Copy every line of the data exactly, leaving nothing out.

------------

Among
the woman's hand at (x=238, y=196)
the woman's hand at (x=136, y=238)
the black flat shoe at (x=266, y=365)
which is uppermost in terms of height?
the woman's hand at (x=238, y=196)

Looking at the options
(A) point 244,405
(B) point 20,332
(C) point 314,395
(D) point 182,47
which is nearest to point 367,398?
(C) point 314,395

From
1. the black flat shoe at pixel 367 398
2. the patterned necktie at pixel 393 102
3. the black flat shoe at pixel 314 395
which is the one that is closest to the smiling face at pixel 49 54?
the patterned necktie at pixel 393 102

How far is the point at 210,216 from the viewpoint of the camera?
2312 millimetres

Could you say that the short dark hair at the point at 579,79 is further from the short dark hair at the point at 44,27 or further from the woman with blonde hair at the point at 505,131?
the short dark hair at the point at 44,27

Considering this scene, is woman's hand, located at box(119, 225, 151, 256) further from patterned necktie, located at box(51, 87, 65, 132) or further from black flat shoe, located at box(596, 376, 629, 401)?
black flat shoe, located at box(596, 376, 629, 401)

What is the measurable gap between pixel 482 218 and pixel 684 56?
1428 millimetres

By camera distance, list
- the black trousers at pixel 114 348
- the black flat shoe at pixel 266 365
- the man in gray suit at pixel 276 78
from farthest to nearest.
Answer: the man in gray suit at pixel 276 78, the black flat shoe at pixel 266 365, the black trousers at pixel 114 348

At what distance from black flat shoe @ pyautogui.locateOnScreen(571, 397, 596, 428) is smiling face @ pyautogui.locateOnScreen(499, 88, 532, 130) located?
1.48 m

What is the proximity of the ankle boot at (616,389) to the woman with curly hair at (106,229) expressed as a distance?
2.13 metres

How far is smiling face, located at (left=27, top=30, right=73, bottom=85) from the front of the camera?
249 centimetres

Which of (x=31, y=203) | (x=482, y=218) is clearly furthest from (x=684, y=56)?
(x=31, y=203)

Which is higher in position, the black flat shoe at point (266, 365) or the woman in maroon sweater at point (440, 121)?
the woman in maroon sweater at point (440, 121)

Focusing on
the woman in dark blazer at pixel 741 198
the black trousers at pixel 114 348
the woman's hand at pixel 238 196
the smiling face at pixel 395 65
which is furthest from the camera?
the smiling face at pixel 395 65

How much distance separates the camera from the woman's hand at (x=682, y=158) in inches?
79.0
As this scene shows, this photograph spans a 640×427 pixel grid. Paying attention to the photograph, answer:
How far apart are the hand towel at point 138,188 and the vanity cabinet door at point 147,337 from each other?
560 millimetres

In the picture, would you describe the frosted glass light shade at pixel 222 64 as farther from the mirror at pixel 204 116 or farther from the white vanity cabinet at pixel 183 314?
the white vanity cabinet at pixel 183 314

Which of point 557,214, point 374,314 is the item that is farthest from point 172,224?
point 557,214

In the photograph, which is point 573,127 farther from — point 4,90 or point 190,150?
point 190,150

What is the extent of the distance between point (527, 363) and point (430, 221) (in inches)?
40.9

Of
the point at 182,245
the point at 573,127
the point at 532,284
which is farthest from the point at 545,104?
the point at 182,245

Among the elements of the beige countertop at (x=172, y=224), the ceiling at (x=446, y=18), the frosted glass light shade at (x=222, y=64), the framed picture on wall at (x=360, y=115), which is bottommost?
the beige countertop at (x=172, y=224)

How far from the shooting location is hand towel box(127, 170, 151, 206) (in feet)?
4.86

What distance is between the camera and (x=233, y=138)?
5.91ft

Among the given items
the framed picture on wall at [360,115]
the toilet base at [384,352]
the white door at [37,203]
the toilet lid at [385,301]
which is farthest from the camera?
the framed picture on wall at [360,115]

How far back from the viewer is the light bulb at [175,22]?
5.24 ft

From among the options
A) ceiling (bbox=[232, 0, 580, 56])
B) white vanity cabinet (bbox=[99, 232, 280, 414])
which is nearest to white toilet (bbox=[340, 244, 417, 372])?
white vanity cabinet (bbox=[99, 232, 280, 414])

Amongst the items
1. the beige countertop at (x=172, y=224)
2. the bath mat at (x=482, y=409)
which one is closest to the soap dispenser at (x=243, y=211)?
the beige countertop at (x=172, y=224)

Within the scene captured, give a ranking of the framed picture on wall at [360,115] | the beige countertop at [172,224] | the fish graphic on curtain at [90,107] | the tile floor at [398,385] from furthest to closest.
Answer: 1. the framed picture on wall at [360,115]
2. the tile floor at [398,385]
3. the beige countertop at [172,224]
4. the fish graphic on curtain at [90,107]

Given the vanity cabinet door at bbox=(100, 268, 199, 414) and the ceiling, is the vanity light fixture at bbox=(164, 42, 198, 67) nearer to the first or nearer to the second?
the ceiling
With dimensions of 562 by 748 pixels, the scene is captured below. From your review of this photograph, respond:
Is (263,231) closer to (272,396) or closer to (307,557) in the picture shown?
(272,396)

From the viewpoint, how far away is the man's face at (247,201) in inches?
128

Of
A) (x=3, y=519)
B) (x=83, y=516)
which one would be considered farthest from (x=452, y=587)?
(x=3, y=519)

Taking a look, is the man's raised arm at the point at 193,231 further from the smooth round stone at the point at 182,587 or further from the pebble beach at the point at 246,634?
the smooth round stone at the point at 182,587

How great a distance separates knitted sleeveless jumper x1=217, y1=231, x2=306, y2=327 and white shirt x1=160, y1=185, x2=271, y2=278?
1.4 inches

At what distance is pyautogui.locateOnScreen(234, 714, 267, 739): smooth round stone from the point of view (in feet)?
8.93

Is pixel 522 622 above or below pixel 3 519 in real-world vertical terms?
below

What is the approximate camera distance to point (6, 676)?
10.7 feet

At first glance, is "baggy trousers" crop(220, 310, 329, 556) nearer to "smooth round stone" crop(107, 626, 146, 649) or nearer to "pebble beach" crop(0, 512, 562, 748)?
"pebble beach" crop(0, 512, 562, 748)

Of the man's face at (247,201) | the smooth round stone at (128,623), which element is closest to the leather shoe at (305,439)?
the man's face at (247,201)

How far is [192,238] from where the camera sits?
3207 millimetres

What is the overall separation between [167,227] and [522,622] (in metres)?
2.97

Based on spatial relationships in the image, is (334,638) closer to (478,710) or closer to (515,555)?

------------

» **Output of the task**:
Among
the woman's hand at (x=238, y=196)
the woman's hand at (x=136, y=238)
the black flat shoe at (x=266, y=365)
which is uppermost in terms of height?
the woman's hand at (x=238, y=196)

Looking at the options
(A) point 244,405
(B) point 20,332
(C) point 314,395
(D) point 182,47
which is nearest to point 367,398?
(C) point 314,395

From
1. the black flat shoe at pixel 367 398
2. the patterned necktie at pixel 393 102
3. the black flat shoe at pixel 314 395
which is the one that is closest to the smiling face at pixel 49 54?
the patterned necktie at pixel 393 102

How far is the point at 210,216 from the viewpoint of the camera?
2312 millimetres

Could you say that the short dark hair at the point at 579,79 is further from the short dark hair at the point at 44,27 or further from the woman with blonde hair at the point at 505,131?
the short dark hair at the point at 44,27

Considering this scene, is woman's hand, located at box(119, 225, 151, 256) further from patterned necktie, located at box(51, 87, 65, 132) or further from black flat shoe, located at box(596, 376, 629, 401)?
black flat shoe, located at box(596, 376, 629, 401)

What is the measurable gap between pixel 482 218 and pixel 684 56?
1428 millimetres

By camera distance, list
- the black trousers at pixel 114 348
- the black flat shoe at pixel 266 365
- the man in gray suit at pixel 276 78
from farthest to nearest.
Answer: the man in gray suit at pixel 276 78, the black flat shoe at pixel 266 365, the black trousers at pixel 114 348

At what distance from black flat shoe @ pyautogui.locateOnScreen(571, 397, 596, 428) is smiling face @ pyautogui.locateOnScreen(499, 88, 532, 130) located?
1.48 m

What is the proximity of the ankle boot at (616,389) to the woman with curly hair at (106,229) expressed as a distance?
2.13 metres

How far is smiling face, located at (left=27, top=30, right=73, bottom=85) from the front of the camera?
249 centimetres

Which of (x=31, y=203) | (x=482, y=218) is clearly furthest from (x=684, y=56)?
(x=31, y=203)

Which is higher in position, the black flat shoe at point (266, 365) or the woman in maroon sweater at point (440, 121)?
the woman in maroon sweater at point (440, 121)

Focusing on
the woman in dark blazer at pixel 741 198
the black trousers at pixel 114 348
the woman's hand at pixel 238 196
the smiling face at pixel 395 65
which is furthest from the camera?
the smiling face at pixel 395 65

How much distance separates the camera from the woman's hand at (x=682, y=158) in inches?
79.0
As this scene shows, this photograph spans a 640×427 pixel grid. Paying attention to the photograph, answer:
How far apart are the hand towel at point 138,188 and the vanity cabinet door at point 147,337 from each other?
560 millimetres

In the picture, would you describe the frosted glass light shade at pixel 222 64 as farther from the mirror at pixel 204 116 or farther from the white vanity cabinet at pixel 183 314?
the white vanity cabinet at pixel 183 314

Which of point 557,214, point 374,314 is the item that is farthest from point 172,224?
point 557,214

In the photograph, which is point 573,127 farther from — point 4,90 or point 190,150?
point 190,150

What is the extent of the distance between point (527, 363) and point (430, 221) (in inches)?
40.9

Of
the point at 182,245
the point at 573,127
the point at 532,284
which is farthest from the point at 545,104?
the point at 182,245

Among the elements of the beige countertop at (x=172, y=224), the ceiling at (x=446, y=18), the frosted glass light shade at (x=222, y=64), the framed picture on wall at (x=360, y=115), which is bottommost?
the beige countertop at (x=172, y=224)

How far from the shooting location is hand towel box(127, 170, 151, 206) (in feet)?
4.86

What distance is between the camera and (x=233, y=138)?
5.91ft

Among the given items
the framed picture on wall at [360,115]
the toilet base at [384,352]
the white door at [37,203]
the toilet lid at [385,301]
which is farthest from the camera?
the framed picture on wall at [360,115]

How far back from the viewer is the light bulb at [175,22]?
5.24 ft

From among the options
A) ceiling (bbox=[232, 0, 580, 56])
B) white vanity cabinet (bbox=[99, 232, 280, 414])
which is nearest to white toilet (bbox=[340, 244, 417, 372])?
white vanity cabinet (bbox=[99, 232, 280, 414])

Amongst the items
1. the beige countertop at (x=172, y=224)
2. the bath mat at (x=482, y=409)
which one is closest to the soap dispenser at (x=243, y=211)?
the beige countertop at (x=172, y=224)

Within the scene captured, give a ranking of the framed picture on wall at [360,115] | the beige countertop at [172,224] | the fish graphic on curtain at [90,107] | the tile floor at [398,385] from furthest to closest.
Answer: 1. the framed picture on wall at [360,115]
2. the tile floor at [398,385]
3. the beige countertop at [172,224]
4. the fish graphic on curtain at [90,107]

Given the vanity cabinet door at bbox=(100, 268, 199, 414) and the ceiling, is the vanity light fixture at bbox=(164, 42, 198, 67) nearer to the first or nearer to the second?
the ceiling
With dimensions of 562 by 748 pixels, the scene is captured below. From your review of this photograph, respond:
Is (263,231) closer to (272,396) or closer to (307,557) in the picture shown?
(272,396)

From the viewpoint, how far away is the man's face at (247,201) in inches?
128

Of
A) (x=3, y=519)
B) (x=83, y=516)
which one would be considered farthest from (x=452, y=587)?
(x=3, y=519)

Taking a look, is the man's raised arm at the point at 193,231 further from the smooth round stone at the point at 182,587 or further from the pebble beach at the point at 246,634?
the smooth round stone at the point at 182,587

How great a distance separates knitted sleeveless jumper x1=217, y1=231, x2=306, y2=327 and white shirt x1=160, y1=185, x2=271, y2=278?
1.4 inches

At what distance is pyautogui.locateOnScreen(234, 714, 267, 739): smooth round stone from the point of view (in feet)?
8.93

Is pixel 522 622 above or below pixel 3 519 in real-world vertical terms?
below

What is the approximate camera distance to point (6, 676)?
10.7 feet

At first glance, is "baggy trousers" crop(220, 310, 329, 556) nearer to "smooth round stone" crop(107, 626, 146, 649) or nearer to "pebble beach" crop(0, 512, 562, 748)?
"pebble beach" crop(0, 512, 562, 748)

Of the man's face at (247,201) | the smooth round stone at (128,623), which element is closest to the leather shoe at (305,439)?
the man's face at (247,201)

How far is [192,238] from where the camera sits?
3207 millimetres

What is the overall separation between [167,227] and [522,622] (in metres)?
2.97

Based on spatial relationships in the image, is (334,638) closer to (478,710) or closer to (515,555)?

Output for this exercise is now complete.